- O QUE FAZER
- A) Transcreva, sem nenhuma alteração, o trecho do artigo sobre igualdade racial que vai de "A promoção da" até "desse sistema excludente.".
- B) Dê continuidade ao artigo sobre igualdade racial a partir da última frase apresentada.

Augustus Scagliarini

Igualdade racial não é responsabilidade exclusiva da população negra

Postado em 15 de julho de 2025 Por Augustus Scagliarini Cientista Político. Pesquisador. Membro da Comissão de Heteroidentificação da UFPE. Membro da Comissão de Igualdade Racial da OAB/PE. Mestrando em Administração e Desenvolvimento (PPAD/UFRPE).

A promoção da igualdade racial, conforme preconizado pelo artigo 5º da Constituição Federal, não pode continuar sendo concebida como um encargo exclusivo das pessoas negras. Embora tenham sido — e ainda sejam — protagonistas centrais na resistência ao racismo estrutural e institucional, impõe-se à sociedade, em sua inteireza, a responsabilidade de atuar ativamente na superação desse sistema excludente.

É necessário ultrapassar a retórica do “não ser racista” e assumir o compromisso jurídico, político e ético de ser antirracista. A omissão — especialmente por parte da população branca, que historicamente ocupou e ainda ocupa posições de privilégio — não é neutra. Em contextos de desigualdade sistemática, a neutralidade favorece a manutenção da opressão.

- REGISTROS FORNECIDOS
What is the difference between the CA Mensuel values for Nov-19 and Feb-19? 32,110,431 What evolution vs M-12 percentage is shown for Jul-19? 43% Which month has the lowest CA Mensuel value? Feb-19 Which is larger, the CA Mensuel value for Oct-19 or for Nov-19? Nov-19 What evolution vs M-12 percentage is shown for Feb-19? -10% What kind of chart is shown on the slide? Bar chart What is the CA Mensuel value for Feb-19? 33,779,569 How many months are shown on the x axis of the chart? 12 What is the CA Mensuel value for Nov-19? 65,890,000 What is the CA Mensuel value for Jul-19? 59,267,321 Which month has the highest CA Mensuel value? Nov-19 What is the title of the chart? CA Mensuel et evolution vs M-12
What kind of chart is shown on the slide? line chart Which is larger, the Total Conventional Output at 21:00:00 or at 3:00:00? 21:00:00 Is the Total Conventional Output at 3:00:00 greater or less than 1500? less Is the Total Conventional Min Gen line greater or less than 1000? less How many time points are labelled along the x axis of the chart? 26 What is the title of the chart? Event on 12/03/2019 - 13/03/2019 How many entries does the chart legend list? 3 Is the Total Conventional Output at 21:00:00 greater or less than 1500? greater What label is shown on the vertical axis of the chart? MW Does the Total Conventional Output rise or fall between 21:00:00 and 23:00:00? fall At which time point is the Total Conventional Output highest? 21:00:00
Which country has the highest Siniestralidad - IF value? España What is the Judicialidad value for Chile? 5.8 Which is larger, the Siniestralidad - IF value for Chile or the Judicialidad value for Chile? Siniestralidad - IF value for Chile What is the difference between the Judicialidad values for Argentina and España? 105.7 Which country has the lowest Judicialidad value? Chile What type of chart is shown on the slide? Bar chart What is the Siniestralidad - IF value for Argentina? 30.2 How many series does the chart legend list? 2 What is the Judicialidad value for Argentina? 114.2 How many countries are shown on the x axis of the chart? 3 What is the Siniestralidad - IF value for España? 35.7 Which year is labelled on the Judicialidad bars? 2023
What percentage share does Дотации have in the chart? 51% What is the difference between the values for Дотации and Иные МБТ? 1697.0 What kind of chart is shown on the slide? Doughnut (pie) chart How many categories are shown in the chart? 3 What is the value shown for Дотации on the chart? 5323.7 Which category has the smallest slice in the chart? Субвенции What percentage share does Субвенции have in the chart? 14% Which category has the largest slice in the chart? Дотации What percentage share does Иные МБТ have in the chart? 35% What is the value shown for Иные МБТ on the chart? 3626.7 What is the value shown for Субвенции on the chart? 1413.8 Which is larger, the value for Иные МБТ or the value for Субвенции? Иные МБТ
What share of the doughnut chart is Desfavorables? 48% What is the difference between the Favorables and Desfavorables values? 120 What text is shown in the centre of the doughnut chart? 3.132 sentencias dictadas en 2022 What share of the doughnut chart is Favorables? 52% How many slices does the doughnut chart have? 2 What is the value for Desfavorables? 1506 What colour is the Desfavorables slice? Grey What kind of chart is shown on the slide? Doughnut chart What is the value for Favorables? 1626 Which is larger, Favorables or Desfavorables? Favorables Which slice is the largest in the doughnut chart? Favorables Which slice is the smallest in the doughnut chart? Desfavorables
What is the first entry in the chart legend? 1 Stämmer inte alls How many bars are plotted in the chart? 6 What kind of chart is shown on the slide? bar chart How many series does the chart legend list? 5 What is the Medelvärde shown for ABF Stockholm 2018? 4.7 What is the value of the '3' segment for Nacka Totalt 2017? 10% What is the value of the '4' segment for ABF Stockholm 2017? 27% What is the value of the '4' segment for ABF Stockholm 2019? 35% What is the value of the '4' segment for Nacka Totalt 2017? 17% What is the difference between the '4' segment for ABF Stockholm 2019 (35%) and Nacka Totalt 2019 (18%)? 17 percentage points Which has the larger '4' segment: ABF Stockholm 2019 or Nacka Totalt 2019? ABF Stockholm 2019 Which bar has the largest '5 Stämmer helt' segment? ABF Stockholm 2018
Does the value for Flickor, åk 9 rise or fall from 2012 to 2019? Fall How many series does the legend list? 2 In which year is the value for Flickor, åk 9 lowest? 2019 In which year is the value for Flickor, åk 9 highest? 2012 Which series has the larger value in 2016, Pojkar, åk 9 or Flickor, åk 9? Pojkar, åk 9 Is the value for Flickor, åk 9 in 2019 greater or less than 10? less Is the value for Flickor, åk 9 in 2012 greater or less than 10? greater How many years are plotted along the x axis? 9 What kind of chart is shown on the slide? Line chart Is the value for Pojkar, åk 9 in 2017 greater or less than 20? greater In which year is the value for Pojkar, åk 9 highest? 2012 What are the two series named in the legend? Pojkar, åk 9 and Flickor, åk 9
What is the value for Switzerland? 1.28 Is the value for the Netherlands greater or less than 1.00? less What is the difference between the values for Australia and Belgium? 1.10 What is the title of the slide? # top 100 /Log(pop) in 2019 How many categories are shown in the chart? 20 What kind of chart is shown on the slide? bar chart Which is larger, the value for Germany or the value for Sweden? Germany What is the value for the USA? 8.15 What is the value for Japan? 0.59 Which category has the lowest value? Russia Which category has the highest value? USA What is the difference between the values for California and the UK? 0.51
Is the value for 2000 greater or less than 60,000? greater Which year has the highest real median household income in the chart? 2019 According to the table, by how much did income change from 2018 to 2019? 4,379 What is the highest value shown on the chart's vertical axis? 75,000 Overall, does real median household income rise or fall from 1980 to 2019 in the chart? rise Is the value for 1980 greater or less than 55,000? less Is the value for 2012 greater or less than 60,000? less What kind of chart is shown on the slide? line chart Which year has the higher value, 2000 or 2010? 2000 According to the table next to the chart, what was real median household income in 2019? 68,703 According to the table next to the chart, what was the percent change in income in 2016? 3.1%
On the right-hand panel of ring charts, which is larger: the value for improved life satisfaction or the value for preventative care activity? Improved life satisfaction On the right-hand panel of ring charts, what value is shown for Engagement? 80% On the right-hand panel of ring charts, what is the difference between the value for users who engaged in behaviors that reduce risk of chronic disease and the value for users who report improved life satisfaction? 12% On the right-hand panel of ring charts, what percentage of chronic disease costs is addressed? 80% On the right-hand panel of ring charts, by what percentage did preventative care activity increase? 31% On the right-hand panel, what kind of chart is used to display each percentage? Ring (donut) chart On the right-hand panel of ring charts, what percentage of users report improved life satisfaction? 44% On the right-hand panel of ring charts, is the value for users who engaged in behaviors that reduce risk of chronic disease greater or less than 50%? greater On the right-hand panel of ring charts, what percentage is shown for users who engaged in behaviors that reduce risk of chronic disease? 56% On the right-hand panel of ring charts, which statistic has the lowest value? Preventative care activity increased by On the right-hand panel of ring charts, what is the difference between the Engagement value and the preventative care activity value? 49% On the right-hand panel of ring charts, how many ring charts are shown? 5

- RESPOSTAS DO EXERCÍCIO
- A)
A promoção da igualdade racial, conforme preconizado pelo artigo 5º da Constituição Federal, não pode continuar sendo concebida como um encargo exclusivo das pessoas negras. Embora tenham sido — e ainda sejam — protagonistas centrais na resistência ao racismo estrutural e institucional, impõe-se à sociedade, em sua inteireza, a responsabilidade de atuar ativamente na superação desse sistema excludente.

- B)
O reconhecimento dos privilégios decorrentes da branquitude não se constitui em julgamento moral, mas sim em análise sociológica e jurídica da estrutura social brasileira. Esses privilégios manifestam-se nas oportunidades de ascensão, no acesso à educação e ao emprego, na seletividade penal, no tratamento midiático e até mesmo nas estruturas de poder político, econômico e institucional. Por isso, a atuação antirracista das pessoas brancas deve ocorrer de forma contundente e deliberada, sobretudo nos espaços de deliberação, representação e autoridade: no Poder Judiciário, nos parlamentos, nas universidades, nos conselhos institucionais e na iniciativa privada.

Não se trata de protagonizar lutas que não lhes dizem respeito de forma vivencial, mas de usar seus espaços de escuta e influência para romper com as estruturas discriminatórias. É preciso reconhecer, com maturidade política, que nem toda pessoa negra é, automaticamente, aliada da causa racial, assim como nem toda pessoa branca é inimiga do avanço civilizatório que a igualdade racial representa. A luta antirracista deve ser entendida como um dever coletivo, uma vez que o racismo estrutura as relações sociais e jurídicas no Brasil.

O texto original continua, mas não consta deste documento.